It depends on whether you start the company solo or with cofounders.
If you start solo, it is best to incorporate an LLC.
If you start a company with other people, a C-Corp may suit you better.
Why is that so?
Here it is important to understand that:
- LLCs are pass-through entities, which means that the legal entity does not pay taxes because the tax duty is passed through to the LLC owner, and
- C-Corps are not pass-through entities. They pay corporate taxes.
If the LLC owner does not owe taxes in the US as an individual, it is possible to not need to pay any taxes except for the personal income taxes in their home country.
A foreign-owned US LLC may pay 0% taxes if:
- It has a single owner who owns 100% of the company
- The owner does not spend more than 30 days in the US annually (it may be more, but they need lots of paperwork)
- The LLC must have no employees in the state of incorporation (contractors are fine)
- The LLC must not have any premises in the state of incorporation (using premises of Amazon FBA doesn’t count as your premises).
So, if you are single owner of an US LLC, you pay 0% taxes if you don’t travel there, run the business fully online, and do not have full-time employees from your state.
If you do not meet at least one of these requirements, you’ll pay taxes as if you were a resident of the US.
The best places to incorporate a foreign-owned LLC in the US are Wyoming and New Mexico because they require the least amount of paperwork. They provide ownership secrecy as well, if you need it.

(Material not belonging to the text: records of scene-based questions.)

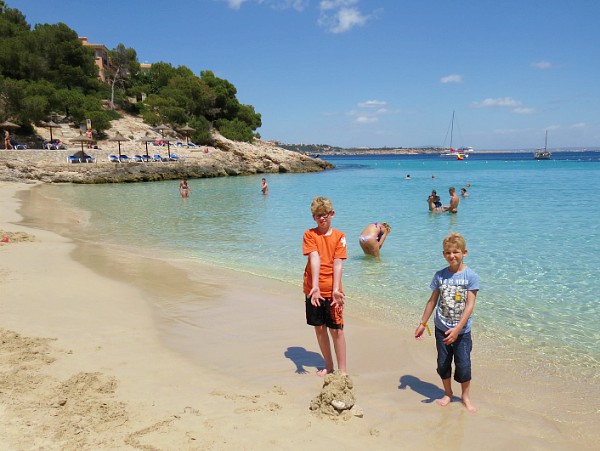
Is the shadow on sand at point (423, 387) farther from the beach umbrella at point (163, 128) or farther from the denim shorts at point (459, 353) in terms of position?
the beach umbrella at point (163, 128)

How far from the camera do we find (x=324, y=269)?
3.42 metres

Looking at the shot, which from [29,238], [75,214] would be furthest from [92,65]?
[29,238]

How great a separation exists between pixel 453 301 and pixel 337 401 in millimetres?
1164

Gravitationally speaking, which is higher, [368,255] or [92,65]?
[92,65]

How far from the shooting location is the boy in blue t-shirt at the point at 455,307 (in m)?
3.15

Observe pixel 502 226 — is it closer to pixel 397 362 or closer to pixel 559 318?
pixel 559 318

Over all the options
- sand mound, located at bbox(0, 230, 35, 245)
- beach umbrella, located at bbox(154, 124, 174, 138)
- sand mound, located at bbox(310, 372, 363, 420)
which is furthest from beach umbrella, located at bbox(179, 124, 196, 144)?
sand mound, located at bbox(310, 372, 363, 420)

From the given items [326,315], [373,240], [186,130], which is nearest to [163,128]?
[186,130]

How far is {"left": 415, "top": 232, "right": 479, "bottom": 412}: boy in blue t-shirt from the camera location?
10.3 feet

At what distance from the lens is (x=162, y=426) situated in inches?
115

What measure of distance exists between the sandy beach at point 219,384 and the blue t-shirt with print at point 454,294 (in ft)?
2.45

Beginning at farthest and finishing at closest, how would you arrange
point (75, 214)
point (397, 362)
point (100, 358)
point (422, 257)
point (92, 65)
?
point (92, 65) → point (75, 214) → point (422, 257) → point (397, 362) → point (100, 358)

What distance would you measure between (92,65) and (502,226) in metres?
57.5

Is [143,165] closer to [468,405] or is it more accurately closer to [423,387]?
[423,387]
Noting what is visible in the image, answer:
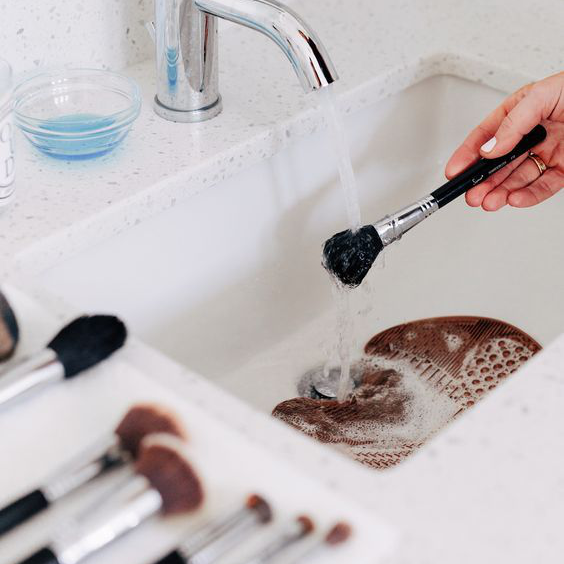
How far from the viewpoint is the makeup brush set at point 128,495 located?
0.39 meters

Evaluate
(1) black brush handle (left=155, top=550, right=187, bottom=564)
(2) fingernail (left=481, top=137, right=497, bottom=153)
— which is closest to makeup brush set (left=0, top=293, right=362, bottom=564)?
(1) black brush handle (left=155, top=550, right=187, bottom=564)

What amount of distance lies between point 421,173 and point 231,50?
0.77ft

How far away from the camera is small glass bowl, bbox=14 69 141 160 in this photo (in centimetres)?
70

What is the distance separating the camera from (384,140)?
3.04 ft

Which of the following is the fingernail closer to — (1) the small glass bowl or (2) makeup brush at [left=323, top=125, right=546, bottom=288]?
(2) makeup brush at [left=323, top=125, right=546, bottom=288]

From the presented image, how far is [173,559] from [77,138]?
0.40 m

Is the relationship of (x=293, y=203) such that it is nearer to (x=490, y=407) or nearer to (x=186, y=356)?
(x=186, y=356)

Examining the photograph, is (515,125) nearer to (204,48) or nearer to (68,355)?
(204,48)

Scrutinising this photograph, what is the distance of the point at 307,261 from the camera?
0.88m

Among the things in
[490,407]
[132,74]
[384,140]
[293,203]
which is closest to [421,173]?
[384,140]

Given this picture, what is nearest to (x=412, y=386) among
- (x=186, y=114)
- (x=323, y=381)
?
(x=323, y=381)

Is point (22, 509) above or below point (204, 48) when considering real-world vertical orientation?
below

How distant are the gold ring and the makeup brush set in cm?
49

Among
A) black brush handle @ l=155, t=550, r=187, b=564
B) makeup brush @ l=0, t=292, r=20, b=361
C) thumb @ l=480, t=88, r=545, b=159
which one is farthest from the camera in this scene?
thumb @ l=480, t=88, r=545, b=159
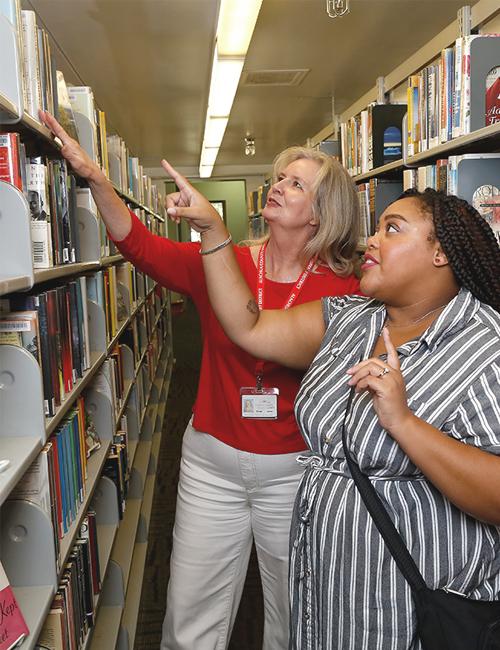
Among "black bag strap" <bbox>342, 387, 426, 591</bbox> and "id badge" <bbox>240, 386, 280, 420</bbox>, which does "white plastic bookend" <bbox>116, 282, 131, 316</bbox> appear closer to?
"id badge" <bbox>240, 386, 280, 420</bbox>

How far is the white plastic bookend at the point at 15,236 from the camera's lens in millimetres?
1167

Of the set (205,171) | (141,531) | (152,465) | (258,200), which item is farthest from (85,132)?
(205,171)

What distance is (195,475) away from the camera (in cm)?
179

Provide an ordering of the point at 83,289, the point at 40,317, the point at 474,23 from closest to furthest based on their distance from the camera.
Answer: the point at 40,317, the point at 83,289, the point at 474,23

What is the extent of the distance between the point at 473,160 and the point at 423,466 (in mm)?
1276

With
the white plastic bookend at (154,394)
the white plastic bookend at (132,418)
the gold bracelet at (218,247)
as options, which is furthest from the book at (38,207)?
the white plastic bookend at (154,394)

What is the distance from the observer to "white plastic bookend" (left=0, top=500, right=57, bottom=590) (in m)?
1.27

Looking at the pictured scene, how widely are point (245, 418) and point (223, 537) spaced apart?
368 millimetres

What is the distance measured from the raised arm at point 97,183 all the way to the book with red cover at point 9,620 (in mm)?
1001

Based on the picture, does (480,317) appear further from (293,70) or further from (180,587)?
(293,70)

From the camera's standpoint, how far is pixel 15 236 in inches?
46.6

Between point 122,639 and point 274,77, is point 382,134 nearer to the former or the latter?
point 122,639

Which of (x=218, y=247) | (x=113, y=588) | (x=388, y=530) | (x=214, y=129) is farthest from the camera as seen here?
(x=214, y=129)

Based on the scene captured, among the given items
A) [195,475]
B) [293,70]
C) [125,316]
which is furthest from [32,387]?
[293,70]
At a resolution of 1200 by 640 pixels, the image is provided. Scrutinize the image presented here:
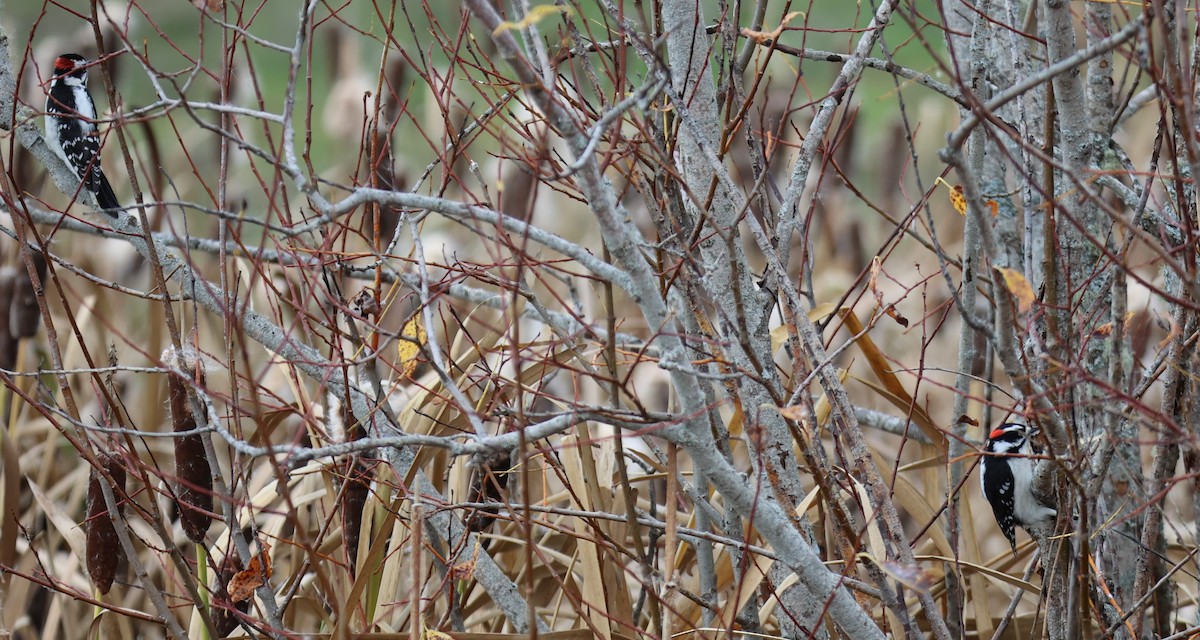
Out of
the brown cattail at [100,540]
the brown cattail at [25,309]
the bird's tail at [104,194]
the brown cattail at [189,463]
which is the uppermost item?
the bird's tail at [104,194]

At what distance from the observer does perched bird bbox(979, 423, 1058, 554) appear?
2.21 metres

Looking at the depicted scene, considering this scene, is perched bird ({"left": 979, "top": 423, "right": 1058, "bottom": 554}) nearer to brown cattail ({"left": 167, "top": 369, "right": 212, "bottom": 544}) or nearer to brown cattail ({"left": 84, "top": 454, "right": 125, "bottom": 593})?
brown cattail ({"left": 167, "top": 369, "right": 212, "bottom": 544})

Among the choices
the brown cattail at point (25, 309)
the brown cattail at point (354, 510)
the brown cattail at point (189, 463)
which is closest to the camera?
the brown cattail at point (189, 463)

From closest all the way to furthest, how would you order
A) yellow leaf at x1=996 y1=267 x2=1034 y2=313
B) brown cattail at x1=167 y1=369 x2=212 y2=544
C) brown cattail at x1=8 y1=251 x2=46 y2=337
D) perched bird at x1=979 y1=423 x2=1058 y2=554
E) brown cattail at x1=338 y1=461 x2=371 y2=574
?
yellow leaf at x1=996 y1=267 x2=1034 y2=313 < brown cattail at x1=167 y1=369 x2=212 y2=544 < brown cattail at x1=338 y1=461 x2=371 y2=574 < perched bird at x1=979 y1=423 x2=1058 y2=554 < brown cattail at x1=8 y1=251 x2=46 y2=337

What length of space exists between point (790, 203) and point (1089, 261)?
2.34ft

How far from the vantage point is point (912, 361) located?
4449 millimetres

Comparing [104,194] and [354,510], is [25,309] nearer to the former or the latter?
[104,194]

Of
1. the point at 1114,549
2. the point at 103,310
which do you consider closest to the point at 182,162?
the point at 103,310

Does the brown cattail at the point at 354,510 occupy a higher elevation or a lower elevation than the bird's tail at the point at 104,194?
lower

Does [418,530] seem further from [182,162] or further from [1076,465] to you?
[182,162]

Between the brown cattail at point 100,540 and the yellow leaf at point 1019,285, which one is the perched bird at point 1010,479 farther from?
the brown cattail at point 100,540

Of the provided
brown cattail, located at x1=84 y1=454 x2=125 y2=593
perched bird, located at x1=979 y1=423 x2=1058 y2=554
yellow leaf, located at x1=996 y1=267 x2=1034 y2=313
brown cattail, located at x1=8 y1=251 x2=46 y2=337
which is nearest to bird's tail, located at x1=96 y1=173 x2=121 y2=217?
brown cattail, located at x1=8 y1=251 x2=46 y2=337

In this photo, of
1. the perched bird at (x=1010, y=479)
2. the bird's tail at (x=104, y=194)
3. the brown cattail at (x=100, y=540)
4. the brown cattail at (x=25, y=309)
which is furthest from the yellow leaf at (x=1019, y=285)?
the brown cattail at (x=25, y=309)

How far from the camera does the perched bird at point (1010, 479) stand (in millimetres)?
2205
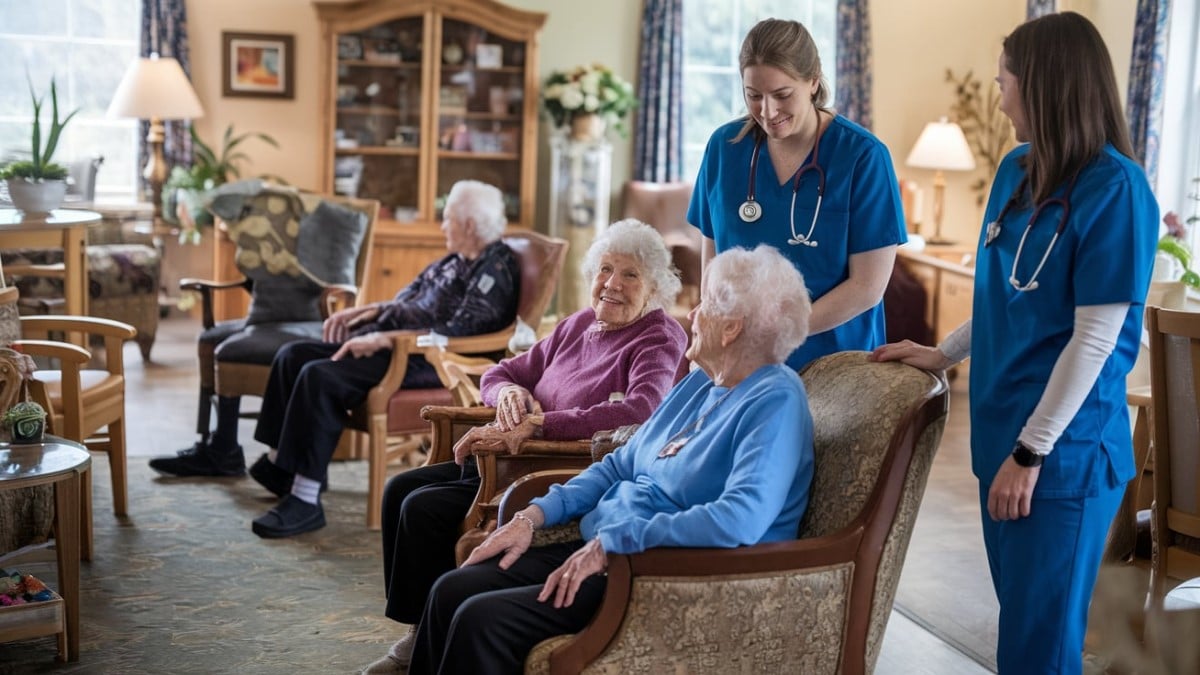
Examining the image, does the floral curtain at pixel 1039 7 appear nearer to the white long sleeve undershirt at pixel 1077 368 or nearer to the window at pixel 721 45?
the window at pixel 721 45

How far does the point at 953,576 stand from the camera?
388cm

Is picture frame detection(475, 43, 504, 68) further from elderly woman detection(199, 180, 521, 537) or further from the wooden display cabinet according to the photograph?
elderly woman detection(199, 180, 521, 537)

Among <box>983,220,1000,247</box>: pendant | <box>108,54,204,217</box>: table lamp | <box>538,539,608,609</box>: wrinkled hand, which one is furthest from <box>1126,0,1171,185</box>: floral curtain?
<box>108,54,204,217</box>: table lamp

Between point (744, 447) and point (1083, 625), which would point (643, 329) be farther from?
point (1083, 625)

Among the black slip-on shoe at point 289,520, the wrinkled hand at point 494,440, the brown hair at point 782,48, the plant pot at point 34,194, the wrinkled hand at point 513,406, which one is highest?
the brown hair at point 782,48

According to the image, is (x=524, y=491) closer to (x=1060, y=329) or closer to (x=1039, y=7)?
(x=1060, y=329)

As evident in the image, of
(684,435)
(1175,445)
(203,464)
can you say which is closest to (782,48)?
(684,435)

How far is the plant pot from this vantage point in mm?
4816

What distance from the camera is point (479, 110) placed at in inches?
298

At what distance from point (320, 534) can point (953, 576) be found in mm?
1962

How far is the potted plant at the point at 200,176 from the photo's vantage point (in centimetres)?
718

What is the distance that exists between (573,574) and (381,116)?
571 centimetres

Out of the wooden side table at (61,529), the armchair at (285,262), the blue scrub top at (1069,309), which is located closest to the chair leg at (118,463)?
the armchair at (285,262)

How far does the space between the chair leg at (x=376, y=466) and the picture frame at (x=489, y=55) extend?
3800mm
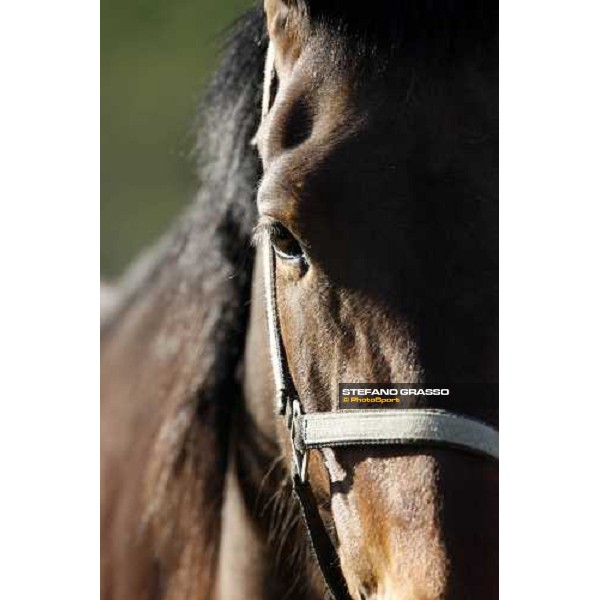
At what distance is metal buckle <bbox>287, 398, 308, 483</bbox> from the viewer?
1.01 metres

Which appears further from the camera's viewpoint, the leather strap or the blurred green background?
the blurred green background

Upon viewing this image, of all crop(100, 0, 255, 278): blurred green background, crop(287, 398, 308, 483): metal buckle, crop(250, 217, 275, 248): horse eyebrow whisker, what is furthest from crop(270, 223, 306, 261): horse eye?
crop(100, 0, 255, 278): blurred green background

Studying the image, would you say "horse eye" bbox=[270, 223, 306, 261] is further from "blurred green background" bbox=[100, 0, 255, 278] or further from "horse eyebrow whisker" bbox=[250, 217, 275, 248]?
"blurred green background" bbox=[100, 0, 255, 278]

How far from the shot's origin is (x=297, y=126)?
3.17ft

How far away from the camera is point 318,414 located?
0.98m

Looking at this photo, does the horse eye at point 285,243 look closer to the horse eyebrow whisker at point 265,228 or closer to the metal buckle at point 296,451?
the horse eyebrow whisker at point 265,228

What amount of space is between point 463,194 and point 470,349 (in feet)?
0.55

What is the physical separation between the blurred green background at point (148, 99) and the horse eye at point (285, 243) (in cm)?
37

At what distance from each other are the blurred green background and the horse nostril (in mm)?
372

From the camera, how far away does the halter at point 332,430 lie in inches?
36.4
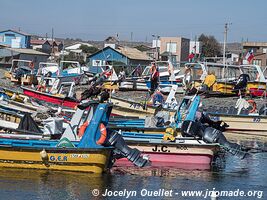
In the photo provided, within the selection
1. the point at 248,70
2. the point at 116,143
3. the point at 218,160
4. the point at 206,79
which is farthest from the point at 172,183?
the point at 248,70

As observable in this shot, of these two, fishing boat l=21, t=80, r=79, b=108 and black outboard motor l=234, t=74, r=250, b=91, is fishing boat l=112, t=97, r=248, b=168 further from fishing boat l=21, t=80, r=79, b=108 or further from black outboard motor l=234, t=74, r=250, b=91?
black outboard motor l=234, t=74, r=250, b=91

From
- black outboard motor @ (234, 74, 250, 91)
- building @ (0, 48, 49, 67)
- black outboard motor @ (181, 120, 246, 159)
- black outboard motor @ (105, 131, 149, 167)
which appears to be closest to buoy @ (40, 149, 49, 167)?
black outboard motor @ (105, 131, 149, 167)

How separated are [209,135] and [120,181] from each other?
150 inches

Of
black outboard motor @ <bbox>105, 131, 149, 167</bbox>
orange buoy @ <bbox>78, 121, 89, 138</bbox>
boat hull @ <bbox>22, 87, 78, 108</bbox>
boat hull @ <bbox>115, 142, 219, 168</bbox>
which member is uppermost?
orange buoy @ <bbox>78, 121, 89, 138</bbox>

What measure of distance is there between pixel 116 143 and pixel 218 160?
5458mm

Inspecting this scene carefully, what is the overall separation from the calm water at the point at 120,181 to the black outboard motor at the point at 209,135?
711 mm

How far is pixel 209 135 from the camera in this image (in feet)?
64.5

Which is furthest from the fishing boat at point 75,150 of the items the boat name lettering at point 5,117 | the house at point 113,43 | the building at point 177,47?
the building at point 177,47

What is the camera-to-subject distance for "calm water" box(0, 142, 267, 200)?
15617 mm

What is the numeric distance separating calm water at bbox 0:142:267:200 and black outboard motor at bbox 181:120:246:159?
711mm

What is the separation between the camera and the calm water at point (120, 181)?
15617mm

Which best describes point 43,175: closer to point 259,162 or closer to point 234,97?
point 259,162

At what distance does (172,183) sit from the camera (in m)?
17.4

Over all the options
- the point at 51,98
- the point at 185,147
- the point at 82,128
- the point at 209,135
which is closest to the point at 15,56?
the point at 51,98
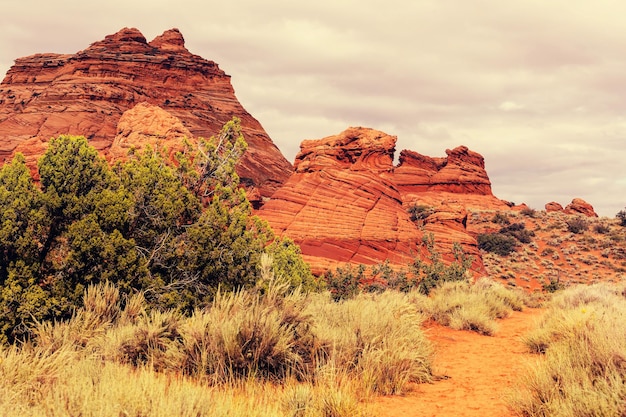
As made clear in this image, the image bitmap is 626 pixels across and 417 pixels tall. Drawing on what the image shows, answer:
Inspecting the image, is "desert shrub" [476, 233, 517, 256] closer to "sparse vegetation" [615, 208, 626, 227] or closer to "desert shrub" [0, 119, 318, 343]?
"sparse vegetation" [615, 208, 626, 227]

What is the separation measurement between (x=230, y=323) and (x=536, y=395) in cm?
400

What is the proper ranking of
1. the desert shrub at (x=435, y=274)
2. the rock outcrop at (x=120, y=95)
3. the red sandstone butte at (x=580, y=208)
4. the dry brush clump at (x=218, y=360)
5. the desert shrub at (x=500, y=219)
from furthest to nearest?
the red sandstone butte at (x=580, y=208) → the desert shrub at (x=500, y=219) → the rock outcrop at (x=120, y=95) → the desert shrub at (x=435, y=274) → the dry brush clump at (x=218, y=360)

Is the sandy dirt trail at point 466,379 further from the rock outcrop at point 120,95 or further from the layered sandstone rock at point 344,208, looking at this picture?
the rock outcrop at point 120,95

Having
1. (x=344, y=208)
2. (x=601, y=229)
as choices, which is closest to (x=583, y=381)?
(x=344, y=208)

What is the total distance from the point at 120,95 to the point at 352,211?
5063 cm

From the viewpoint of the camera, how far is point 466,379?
24.5 ft

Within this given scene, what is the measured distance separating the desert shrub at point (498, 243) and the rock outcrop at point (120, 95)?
28049 mm

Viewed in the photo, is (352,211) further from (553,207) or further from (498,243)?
(553,207)

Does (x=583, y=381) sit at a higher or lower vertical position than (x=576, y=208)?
lower

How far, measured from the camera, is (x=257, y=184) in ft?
200

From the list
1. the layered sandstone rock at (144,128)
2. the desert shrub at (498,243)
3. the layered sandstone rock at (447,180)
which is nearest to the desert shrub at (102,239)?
the layered sandstone rock at (144,128)

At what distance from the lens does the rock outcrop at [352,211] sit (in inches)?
1191

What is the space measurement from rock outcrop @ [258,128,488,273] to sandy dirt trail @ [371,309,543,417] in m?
17.1

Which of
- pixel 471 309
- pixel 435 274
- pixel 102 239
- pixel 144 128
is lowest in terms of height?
pixel 471 309
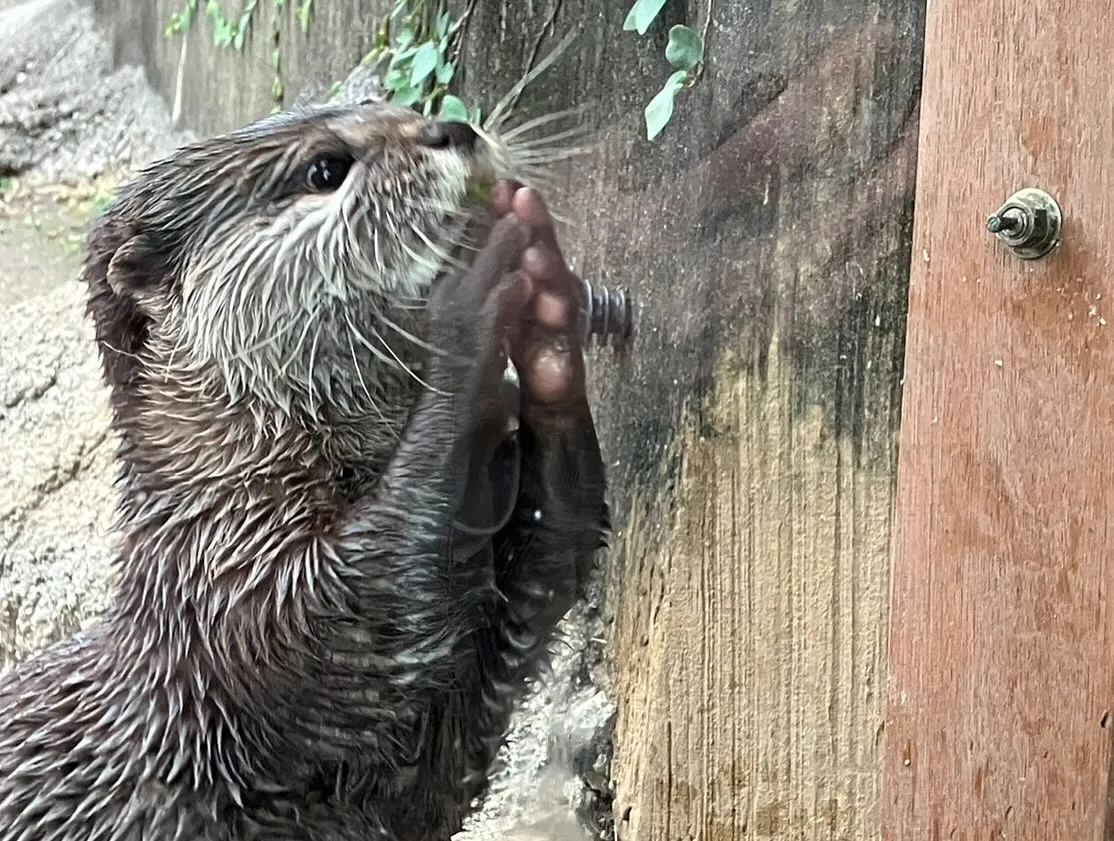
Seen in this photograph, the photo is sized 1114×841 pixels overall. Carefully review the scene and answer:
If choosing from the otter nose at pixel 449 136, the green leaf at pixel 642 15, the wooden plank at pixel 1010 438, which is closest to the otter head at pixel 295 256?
the otter nose at pixel 449 136

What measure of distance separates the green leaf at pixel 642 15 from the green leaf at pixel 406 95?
18cm

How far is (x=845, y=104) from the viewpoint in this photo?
2.37 ft

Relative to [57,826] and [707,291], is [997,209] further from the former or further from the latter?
[57,826]

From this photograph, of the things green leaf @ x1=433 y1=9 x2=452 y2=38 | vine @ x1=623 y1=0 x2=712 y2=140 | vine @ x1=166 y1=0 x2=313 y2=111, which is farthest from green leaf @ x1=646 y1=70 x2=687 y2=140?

If you are not a solo founder and you have at least one co-founder, then the rules for 0% taxation do not apply to you.
That’s where C-Corps come in handy.
C-Corps pay corporate taxes, but they can be quite low or none if you go to the right places.
Wyoming C-Corps do not pay corporate taxes. Delaware C-Corps pay below 10% taxes and enjoy one of the world’s most business-friendly jurisdictions, including a specialized business court. That’s the reason why most of the Fortune 500 companies are Delaware C-Corps.
Moreover, this is the preferred structure and jurisdiction for venture capitalists.